## What to produce
Transcribe the listing that follows in full, omitting pictures.

## Data section
»»
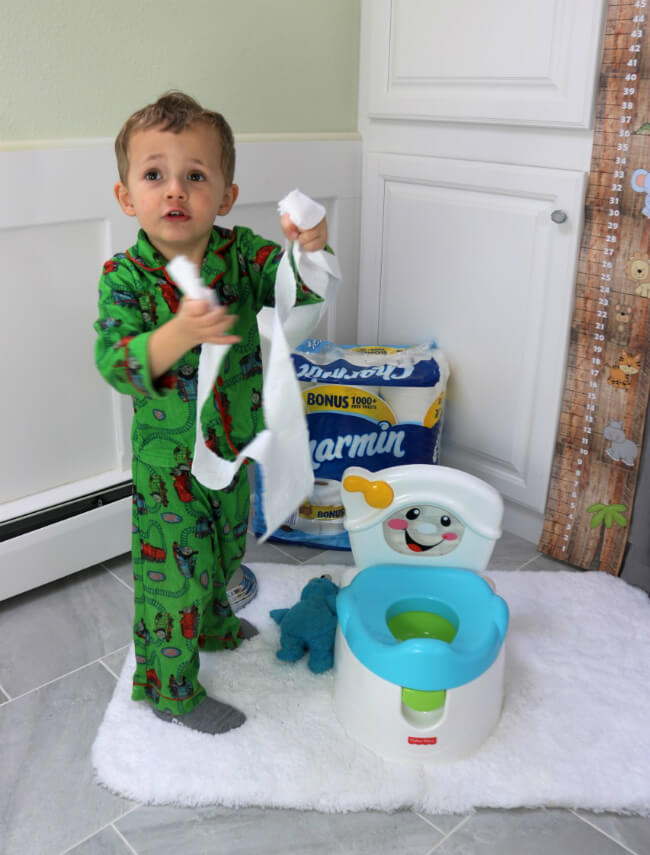 Charmin is soft and perfect for potty training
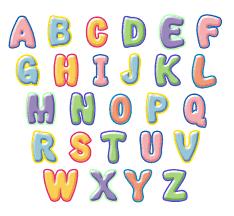 bubble letters dr odd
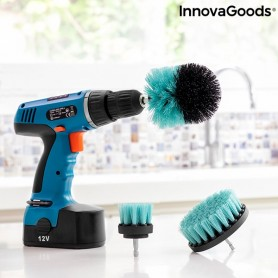 Set of Cleaning Brushes for Drill Cyclean InnovaGoods 3 Pieces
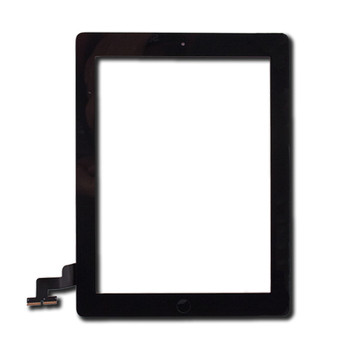 For iPad 2 touch Black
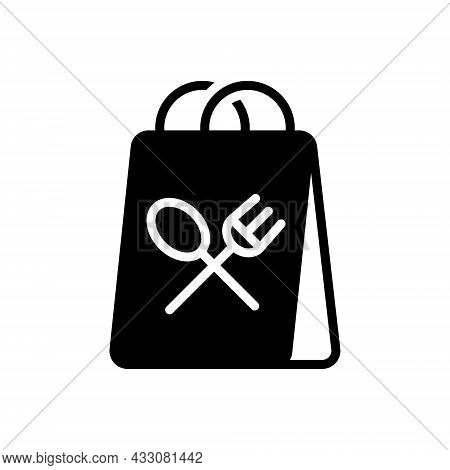 Black Solid Icon For Away Takeaway Food Delivery Package Meal Beverage Fastfood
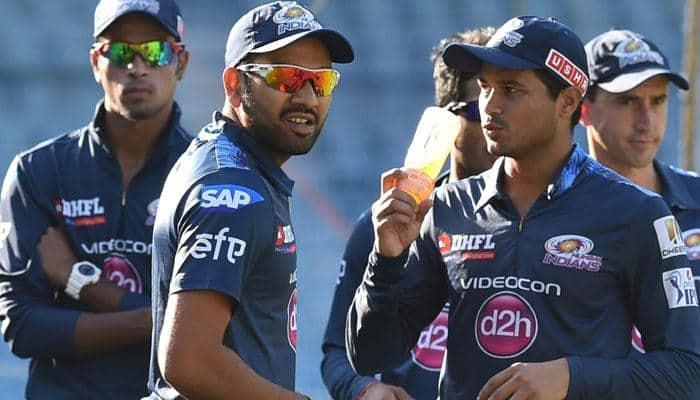 IPL 8: Mumbai Indians lacking in confidence, says captain Rohit Sharma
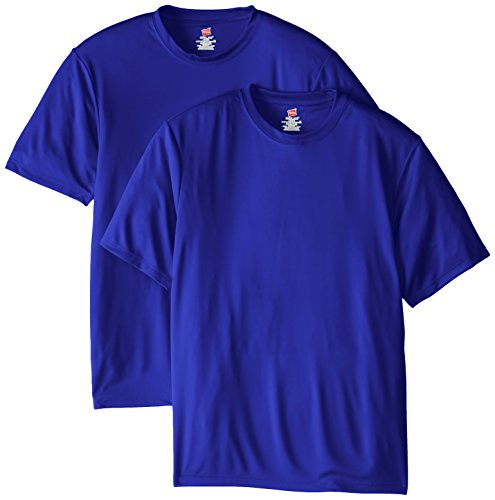Hanes Mens Short Sleeve Cooldri product image
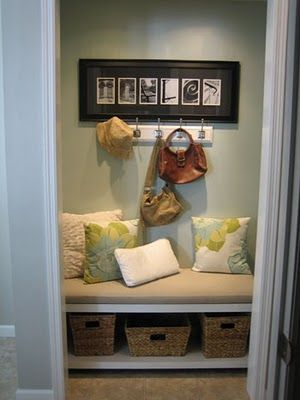 I love this entryway closet turned mud-room. by little-inspirations.blogspot.com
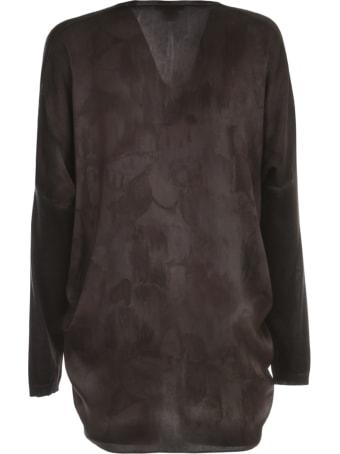 Avant Toi Oversized V Neck Cardigan W/ Silk Flower Details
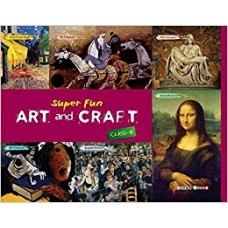 Super Fun Art and Craft Book-8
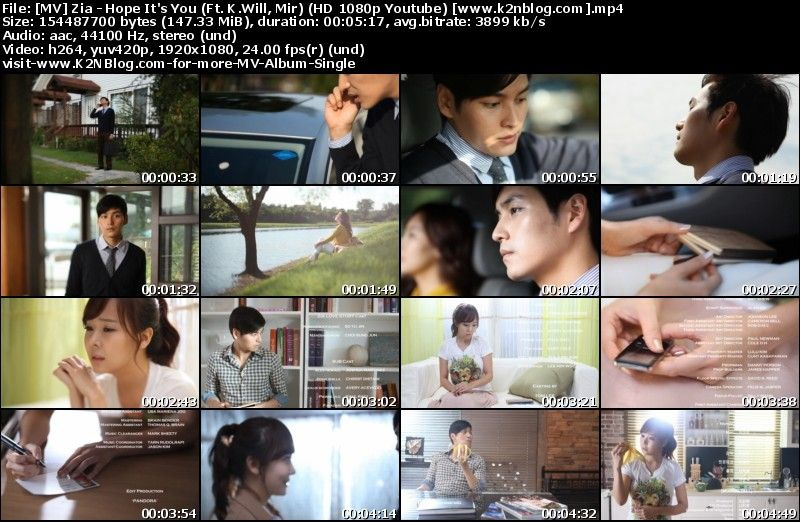 [MV] Zia   Hope Its You (Ft. K.Will, Mir) (HD 1080p Youtube)
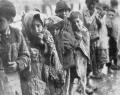 Mora katliamını unutma…  160 bin Türk öldürüldü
««
## Answer to the exercise
 Charmin is soft and perfect for potty training
 bubble letters dr odd
 Set of Cleaning Brushes for Drill Cyclean InnovaGoods 3 Pieces
 For iPad 2 touch Black
 Black Solid Icon For Away Takeaway Food Delivery Package Meal Beverage Fastfood
 IPL 8: Mumbai Indians lacking in confidence, says captain Rohit Sharma
Hanes Mens Short Sleeve Cooldri product image
 I love this entryway closet turned mud-room. by little-inspirations.blogspot.com
 Avant Toi Oversized V Neck Cardigan W/ Silk Flower Details
 Super Fun Art and Craft Book-8
 [MV] Zia   Hope Its You (Ft. K.Will, Mir) (HD 1080p Youtube)
 Mora katliamını unutma…  160 bin Türk öldürüldü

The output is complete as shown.